■ Given entries:
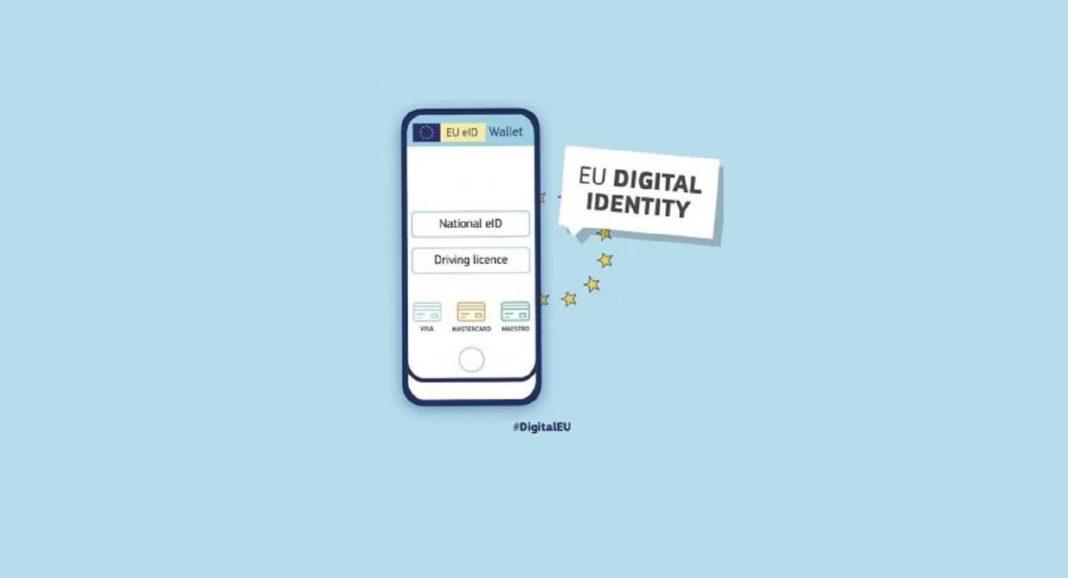 Ευρωπαϊκή Ψηφιακή Ταυτότητα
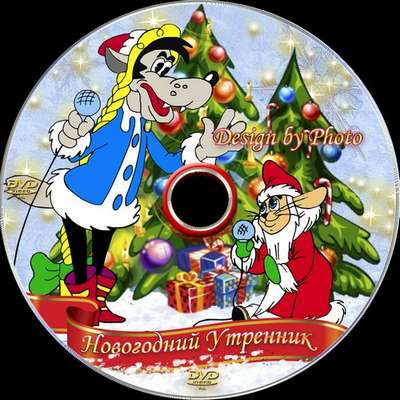 Free Christmas cover and blowing-in to DVD - Matinee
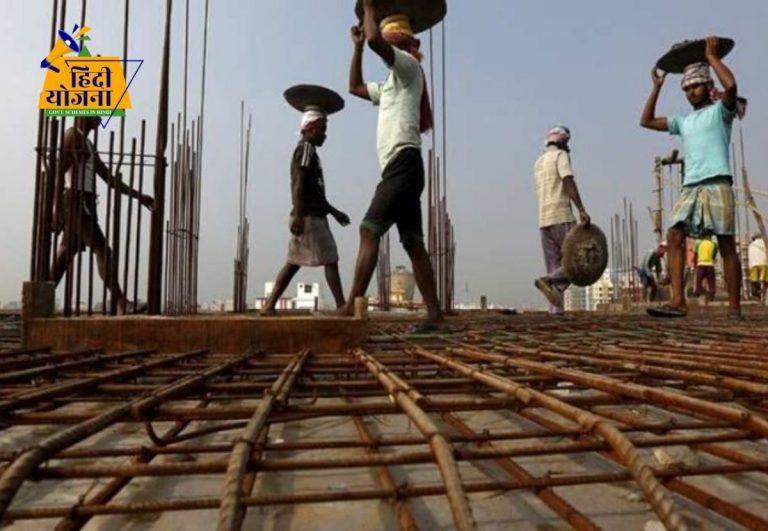 झारखंड मुख्यमंत्री श्रमिक (शहरी रोजगार मंजूरी फॉर कामगार) योजना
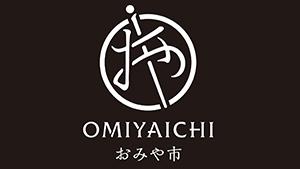 """雑貨オンラインショップ""""おみや市"""""""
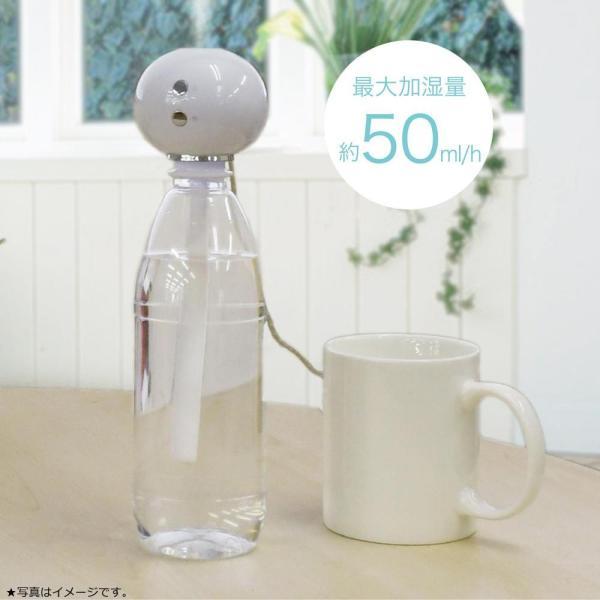条件付き送料無料 TOPLAND トップランド ペットボトル加湿器 クラウン ホワイト SH-CR50 WT代引き・同梱不可 マグカップ可 卓上 ハイパワー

■ Problem to solve: Would you return the whole listing above exactly as written, skipping any image?

■ Exercise response:
 Ευρωπαϊκή Ψηφιακή Ταυτότητα
 Free Christmas cover and blowing-in to DVD - Matinee
 झारखंड मुख्यमंत्री श्रमिक (शहरी रोजगार मंजूरी फॉर कामगार) योजना
 """雑貨オンラインショップ""""おみや市"""""""
条件付き送料無料 TOPLAND トップランド ペットボトル加湿器 クラウン ホワイト SH-CR50 WT代引き・同梱不可 マグカップ可 卓上 ハイパワー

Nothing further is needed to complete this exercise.